Future evaluations of the AI model performance can be tested using key metrics like precision, recall, and F1-score. These metrics provide a measure of accuracy and reliability, and ensure the model is not simply memorising data. Validating the model on further unseen datasets, refinements can be made on its predictive capabilities and minimise errors. This iterative process is essential to optimising the AI system for real-world clinical applications in dental practice [31, 31].
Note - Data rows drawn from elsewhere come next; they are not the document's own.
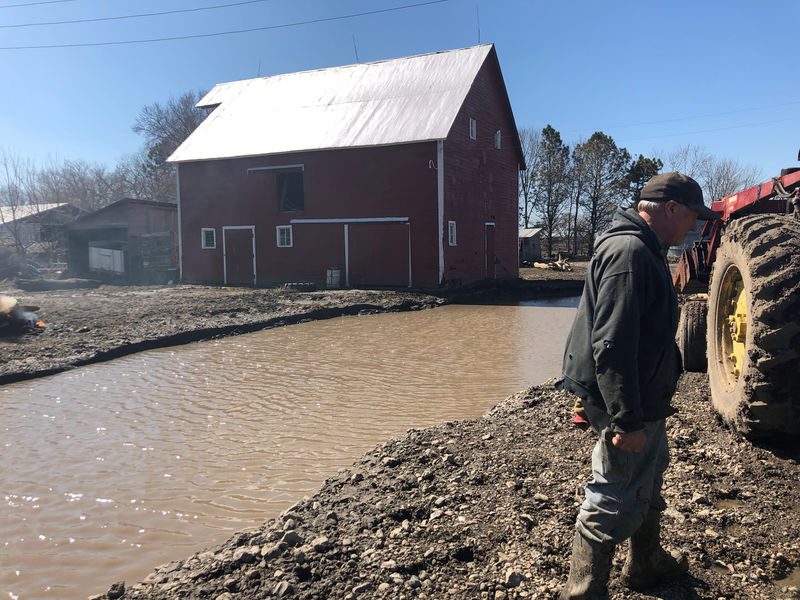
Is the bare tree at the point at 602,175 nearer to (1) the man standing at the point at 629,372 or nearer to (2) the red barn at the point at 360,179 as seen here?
(2) the red barn at the point at 360,179

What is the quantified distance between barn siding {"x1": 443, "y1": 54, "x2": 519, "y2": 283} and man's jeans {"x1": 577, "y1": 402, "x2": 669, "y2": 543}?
747 inches

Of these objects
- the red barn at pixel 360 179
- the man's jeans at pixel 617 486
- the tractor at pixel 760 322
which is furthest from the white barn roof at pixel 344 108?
the man's jeans at pixel 617 486

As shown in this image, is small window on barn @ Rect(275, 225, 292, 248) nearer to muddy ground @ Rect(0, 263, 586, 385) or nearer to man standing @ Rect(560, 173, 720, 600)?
muddy ground @ Rect(0, 263, 586, 385)

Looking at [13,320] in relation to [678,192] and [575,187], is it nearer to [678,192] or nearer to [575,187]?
[678,192]

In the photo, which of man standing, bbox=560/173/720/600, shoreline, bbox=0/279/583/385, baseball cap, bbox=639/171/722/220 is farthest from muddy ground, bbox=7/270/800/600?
shoreline, bbox=0/279/583/385

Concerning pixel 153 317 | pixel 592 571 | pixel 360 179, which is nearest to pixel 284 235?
pixel 360 179

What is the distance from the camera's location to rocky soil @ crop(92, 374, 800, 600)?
2.96m

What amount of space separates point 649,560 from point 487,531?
0.93m

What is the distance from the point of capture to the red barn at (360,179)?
21.8 meters

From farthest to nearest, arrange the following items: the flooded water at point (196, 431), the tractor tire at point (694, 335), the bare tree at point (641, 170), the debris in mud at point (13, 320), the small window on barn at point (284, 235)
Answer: the bare tree at point (641, 170), the small window on barn at point (284, 235), the debris in mud at point (13, 320), the tractor tire at point (694, 335), the flooded water at point (196, 431)

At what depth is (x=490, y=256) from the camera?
26000 mm

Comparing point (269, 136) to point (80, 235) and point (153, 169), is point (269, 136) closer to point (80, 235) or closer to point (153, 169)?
point (80, 235)

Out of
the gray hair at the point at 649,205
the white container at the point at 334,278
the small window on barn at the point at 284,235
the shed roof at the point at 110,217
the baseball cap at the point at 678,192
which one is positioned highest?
the shed roof at the point at 110,217

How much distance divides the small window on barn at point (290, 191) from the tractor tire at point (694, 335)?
20.3 meters
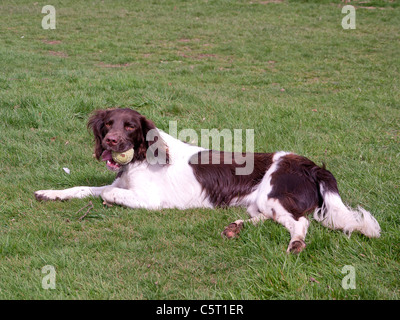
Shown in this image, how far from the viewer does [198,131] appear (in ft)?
20.7

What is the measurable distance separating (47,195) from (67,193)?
7.3 inches

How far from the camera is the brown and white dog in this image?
12.6ft

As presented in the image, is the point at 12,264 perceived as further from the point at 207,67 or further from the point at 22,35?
the point at 22,35

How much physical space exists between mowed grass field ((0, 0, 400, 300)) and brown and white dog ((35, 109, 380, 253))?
177 mm

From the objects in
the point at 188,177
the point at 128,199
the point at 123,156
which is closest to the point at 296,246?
the point at 188,177

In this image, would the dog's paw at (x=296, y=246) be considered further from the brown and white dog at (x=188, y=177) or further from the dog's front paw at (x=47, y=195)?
the dog's front paw at (x=47, y=195)

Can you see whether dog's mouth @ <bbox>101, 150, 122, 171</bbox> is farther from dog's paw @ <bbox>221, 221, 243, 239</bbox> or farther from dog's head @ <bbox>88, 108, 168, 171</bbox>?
dog's paw @ <bbox>221, 221, 243, 239</bbox>

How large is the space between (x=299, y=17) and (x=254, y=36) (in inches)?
136

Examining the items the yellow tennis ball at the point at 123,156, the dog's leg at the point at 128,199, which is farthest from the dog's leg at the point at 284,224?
the yellow tennis ball at the point at 123,156

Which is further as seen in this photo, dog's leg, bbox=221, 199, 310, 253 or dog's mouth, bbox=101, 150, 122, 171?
dog's mouth, bbox=101, 150, 122, 171

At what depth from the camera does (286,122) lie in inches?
259

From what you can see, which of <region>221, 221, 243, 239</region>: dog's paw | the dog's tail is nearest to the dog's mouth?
<region>221, 221, 243, 239</region>: dog's paw

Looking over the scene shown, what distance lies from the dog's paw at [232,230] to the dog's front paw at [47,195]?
5.64 ft
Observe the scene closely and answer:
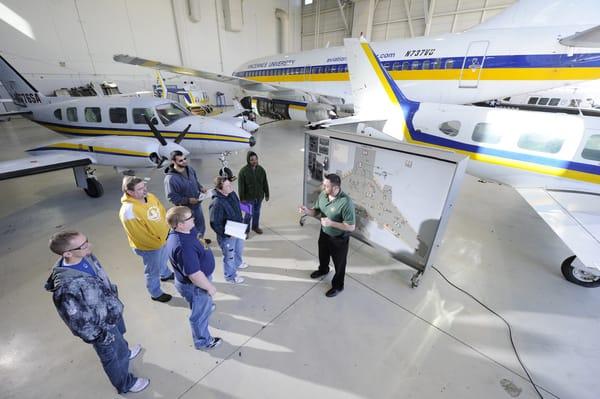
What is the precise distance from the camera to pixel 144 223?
2742mm

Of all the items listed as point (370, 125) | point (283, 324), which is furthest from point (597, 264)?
point (370, 125)

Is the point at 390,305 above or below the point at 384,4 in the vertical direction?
below

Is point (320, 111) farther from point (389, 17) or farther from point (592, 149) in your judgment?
point (389, 17)

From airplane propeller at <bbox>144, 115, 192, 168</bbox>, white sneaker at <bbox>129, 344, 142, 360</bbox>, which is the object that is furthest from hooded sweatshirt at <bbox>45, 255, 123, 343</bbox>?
airplane propeller at <bbox>144, 115, 192, 168</bbox>

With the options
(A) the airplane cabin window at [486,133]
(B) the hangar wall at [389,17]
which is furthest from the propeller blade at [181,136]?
(B) the hangar wall at [389,17]

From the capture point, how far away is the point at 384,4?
68.8ft

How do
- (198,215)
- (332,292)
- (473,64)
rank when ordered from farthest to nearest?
(473,64) < (198,215) < (332,292)

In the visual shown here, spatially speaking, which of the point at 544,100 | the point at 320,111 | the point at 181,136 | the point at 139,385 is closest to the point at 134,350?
the point at 139,385

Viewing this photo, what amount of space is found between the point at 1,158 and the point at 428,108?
14548mm

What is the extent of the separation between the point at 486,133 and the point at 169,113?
7848mm

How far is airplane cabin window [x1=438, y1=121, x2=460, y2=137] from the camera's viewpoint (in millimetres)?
5148

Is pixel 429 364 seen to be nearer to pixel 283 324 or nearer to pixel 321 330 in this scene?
pixel 321 330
Further analysis of the algorithm’s incorrect responses indicated that gingivitis was the most frequently missed pathology. A possible explanation for this is the wide colour variation in the presentation of gingivitis, further impacted by image quality and lighting conditions. Many images we have trained the data on were captured using mobile phone cameras. Additional complications, such as pigmentation or confusion with labial folds, or prominences around canines, where the bone density is greater, can cause some optical ambiguities. Conversely, caries was the most frequently overdiagnosed and the least often missed pathology. This suggests that while the current version of the algorithm shows high sensitivity for caries, its accuracy remains lower than for other pathologies. The presence of black triangles, stained fissures, and shadows on teeth may contribute to these over-diagnoses. This is a prime example of where clinicians excel, as they can correlate findings to their location within the oral cavity to facilitate accurate diagnosis.

Conclusion

The study highlights that the current AI model developed is comparable to dental clinicians in diagnosing intra-oral pathologies. Further iterations of the model will be assessed with the aim to improve the diagnostic efficiency and accuracy and broadening the range of pathologies detected. With improved diagnostic power, further studies will explore the impact of AI in helping to reduce clinicians’ workload and the potential application for improving patient access.